“I’ll just save more when I earn more”.
Many people think that it is easier to save more when you start earning more. Although that might be true, there are opportunity costs you incur when you only start saving more after you earn more in the future.
It might be difficult to save a significant portion of your income when you earn a relatively low salary. This is especially so when you are still studying or when you first enter the workforce. Although you might not have any major bills or big-ticket items to pay for at the moment, you should still save up to buy a house, to build an emergency fund or to pay for your holiday overseas.
Earning more is always a boost to your financial situation. However, saving prudently should not only come about when you begin to earn more.
Here’s why you cannot think of saving only when you earn more.
When you start earning more, it usually comes with more responsibilities you are likely to be in a different stage of life compared to when you were younger and earning less. You might have housing loans to pay for, bills to settle, children to provide for and your elderly parents are in retirement and reliant on your income.
A higher salary at that point would only go towards paying for these essentials rather than into your savings. Hence your capacity to save might be much lower, in spite of the higher salary that you earn.
Habits Are Difficult To Change
Your monthly expenses are affected by the type of lifestyle you lead. Whether its 10%, 20% or 50% of your salary, saving what you can early on in your career creates a habit of saving a portion of your income.
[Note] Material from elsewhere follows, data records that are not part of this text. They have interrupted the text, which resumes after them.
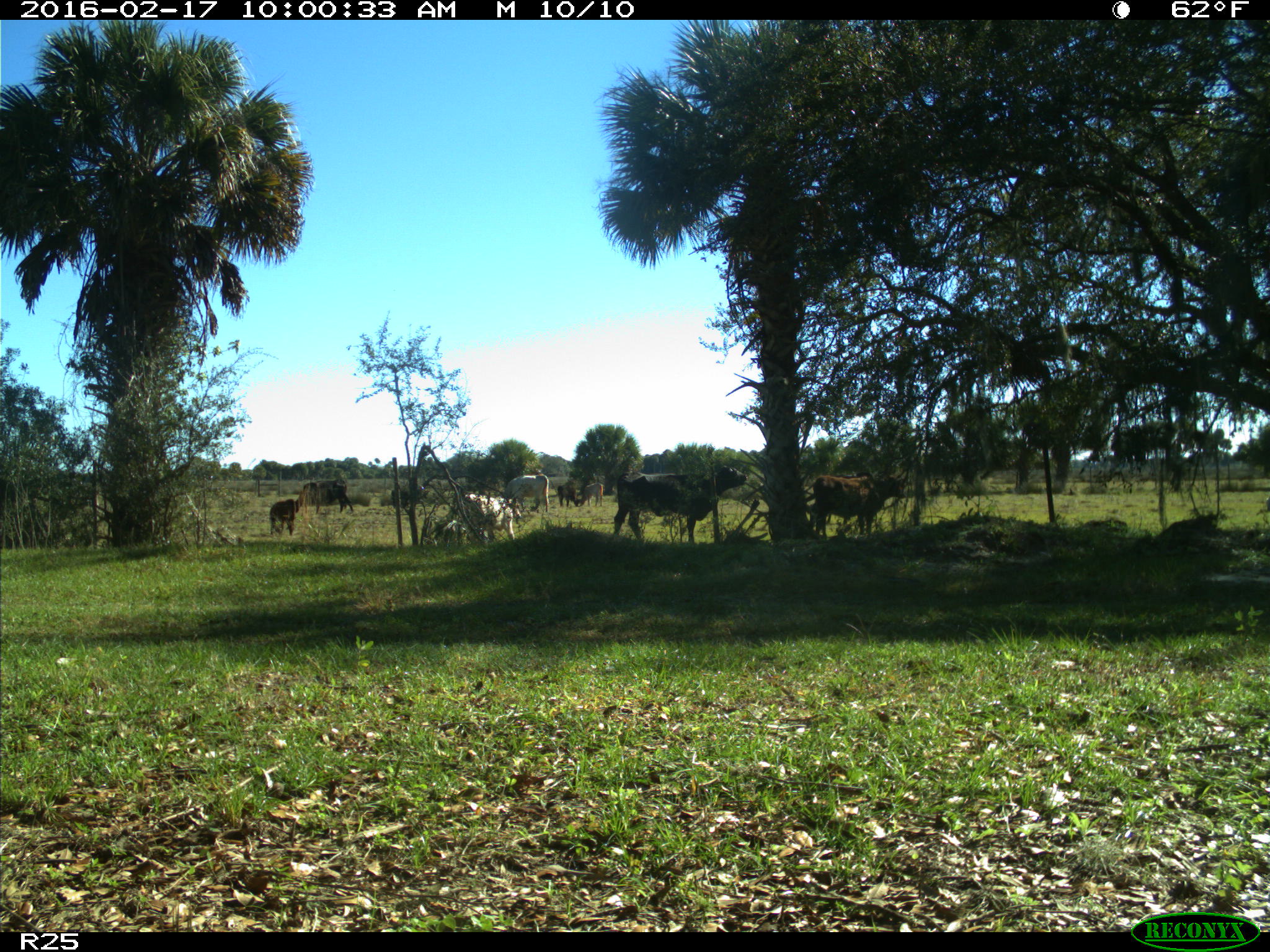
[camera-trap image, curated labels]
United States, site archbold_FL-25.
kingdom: Animalia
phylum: Chordata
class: Mammalia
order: Artiodactyla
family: Bovidae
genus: Bos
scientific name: Bos taurus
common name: domestic cow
Bos taurus (domestic cow).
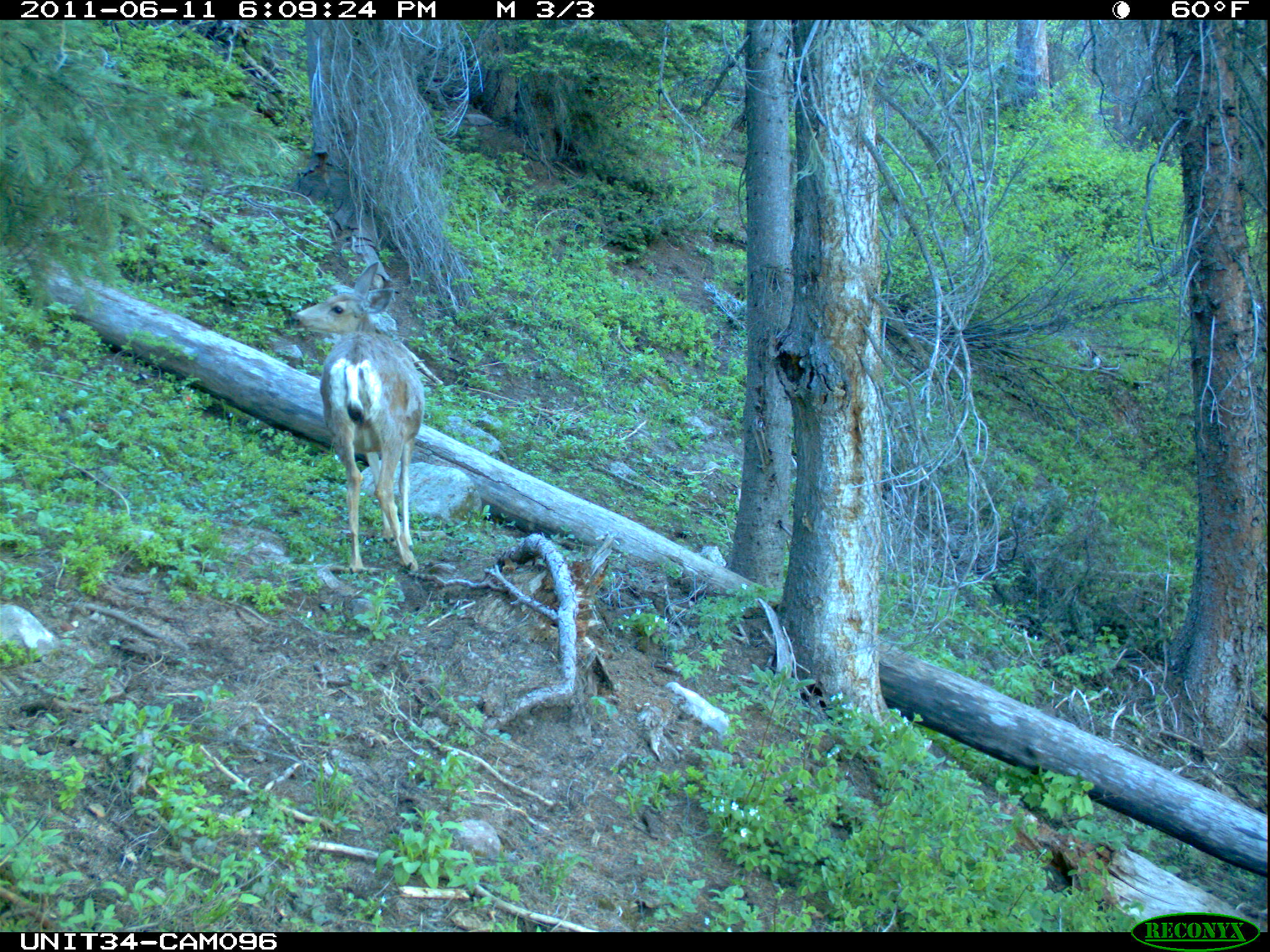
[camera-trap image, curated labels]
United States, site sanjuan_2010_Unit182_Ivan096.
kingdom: Animalia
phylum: Chordata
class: Mammalia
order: Artiodactyla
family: Cervidae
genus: Odocoileus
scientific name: Odocoileus hemionus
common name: mule deer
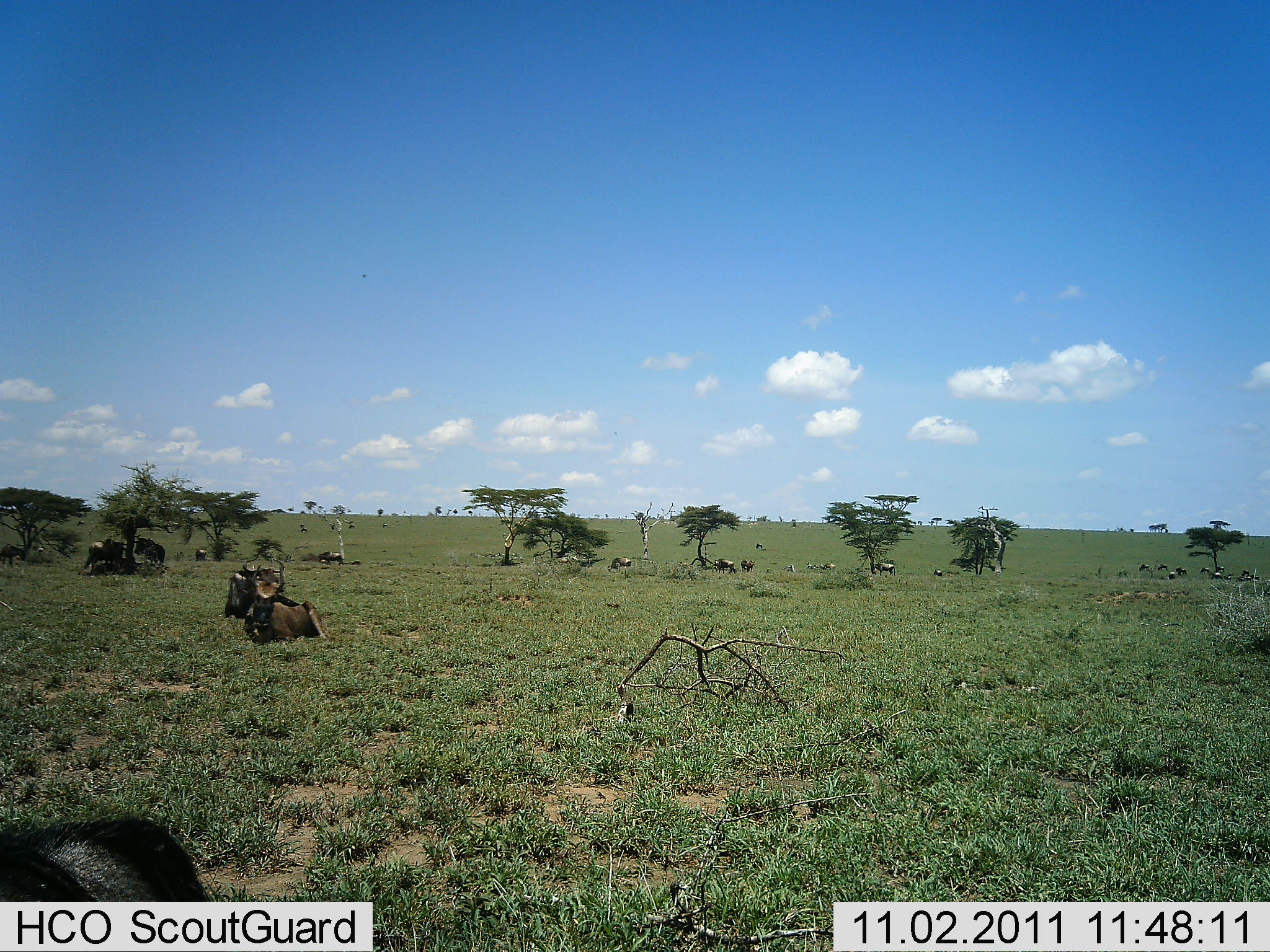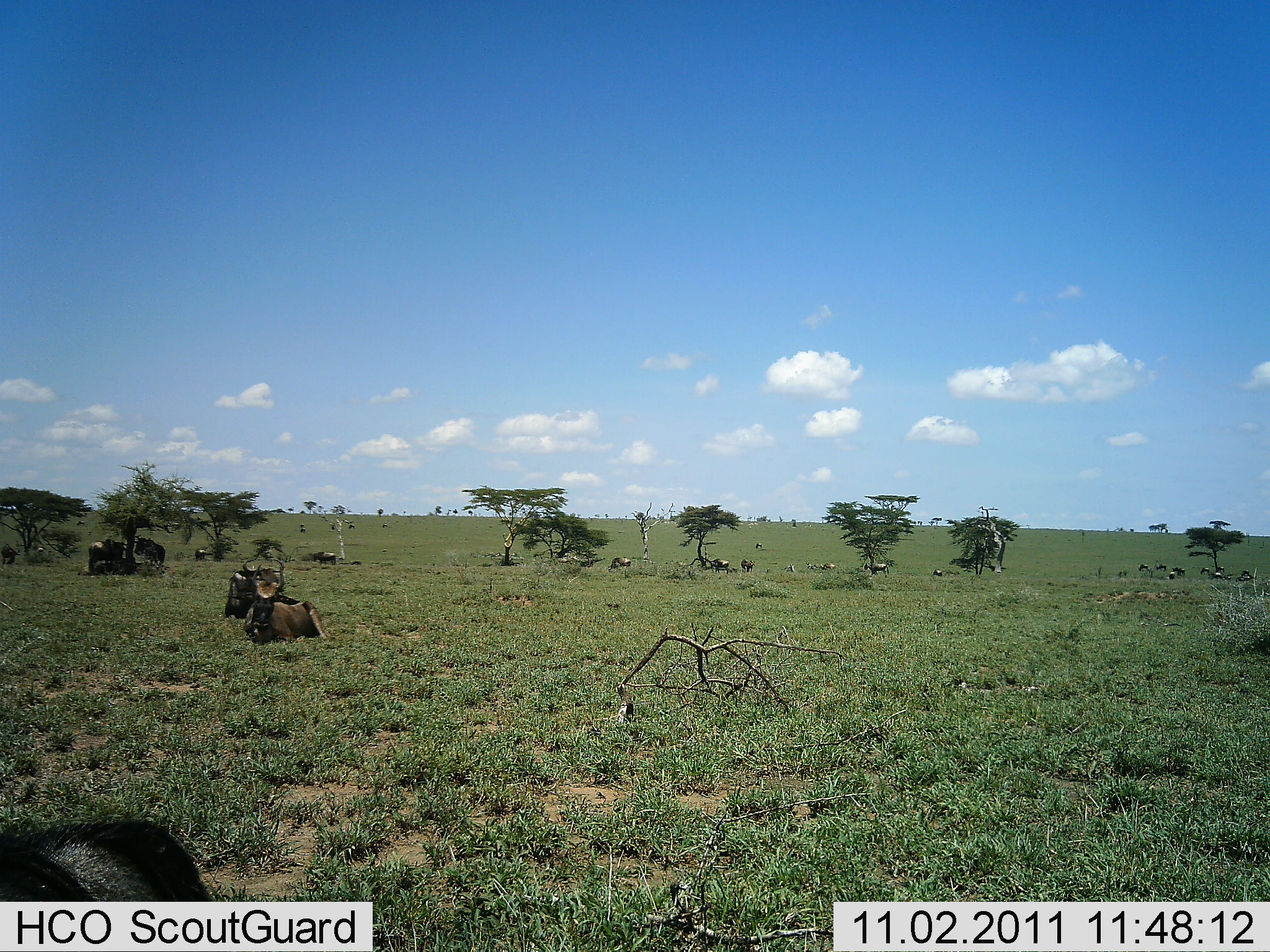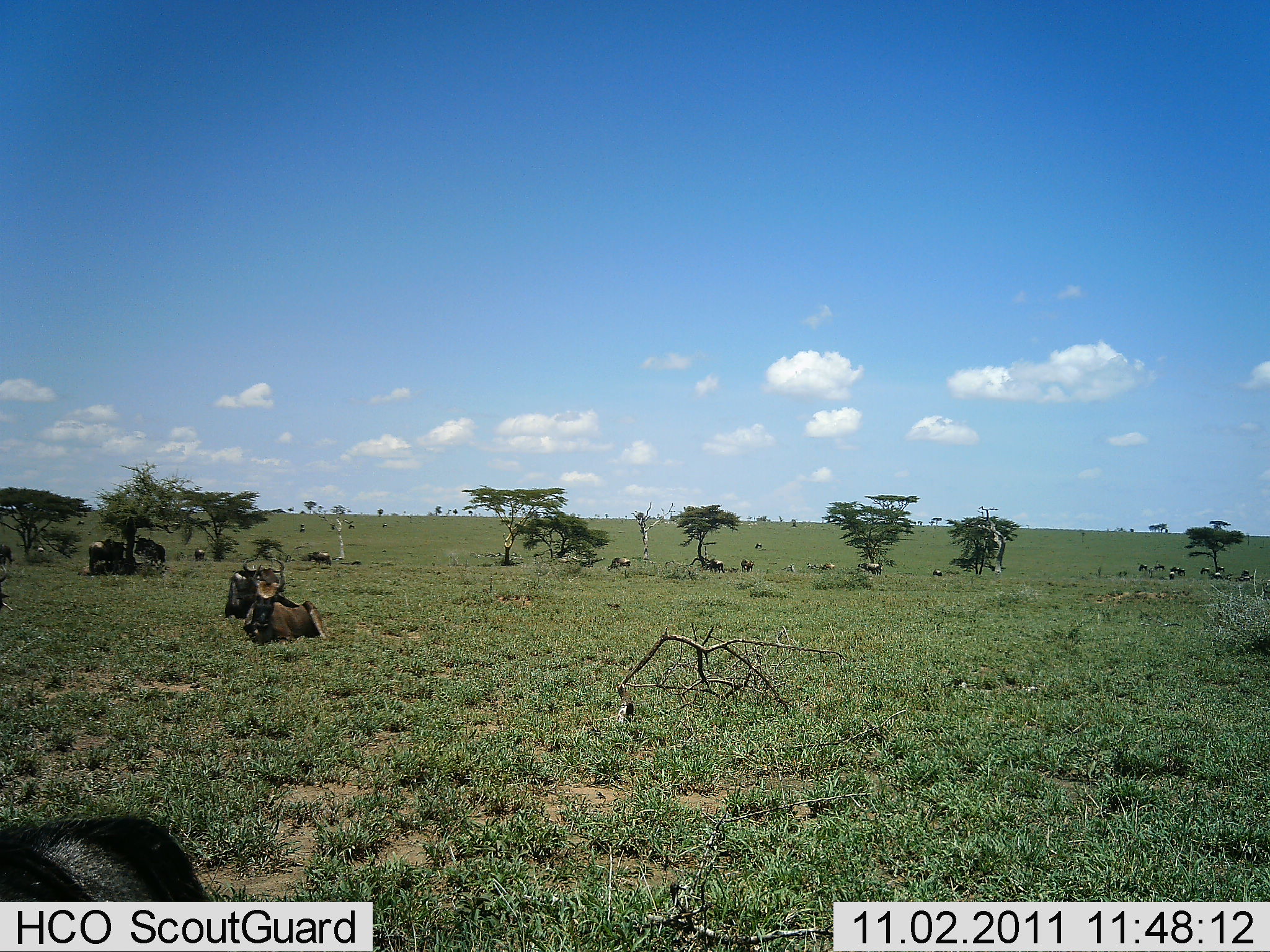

Even if this means having to lead a more frugal lifestyle and having to put off an indulgent purchase to a later date, it would help you accumulate a good amount of savings for the future.
Rather than getting used to spending a large portion of your salary, saving a portion of your income from a younger age creates a good habit for yourself to follow in the future.
We often think that as our income increases by $1,000, that means that we would be able to save an additional $1,000. However, lifestyle inflation is a phenomenon that will affect how much you end up saving. With lifestyle inflation, as your income increases, your spending increases as well. This is a major reason why we are unable to save more when we earn more.
You might spend more on luxuries to treat yourself when you earn a higher pay. This could be for a number of reasons, ranging from having more financial responsibilities to take on or simply to upgrade your wardrobe.
Maximize Your Time By Compounding Your Savings
Starting to save from a younger age gives you a longer time horizon to compound your returns though investing. There is more time for your savings to grow through the power of compounding returns.
This graph by Business Insider shows how big the difference can be when you start saving 10 years before your peers. Rather than only saving when you earn more, starting to save as soon as you start working helps you accumulate more wealth in the long run.
Always Good To Have A Safety Net
Starting to save even when you have a small salary would help you create a safety net for yourself to fall back on. Should an unfortunate situation arise such that you require a large amount of money, your emergency funds would help you tide over difficult times, especially when you find yourself out of a job.
What you do with the money you save is also important. Rather than have it sit in a bank with less than 1% interest, you should start your investing journey as early as possible.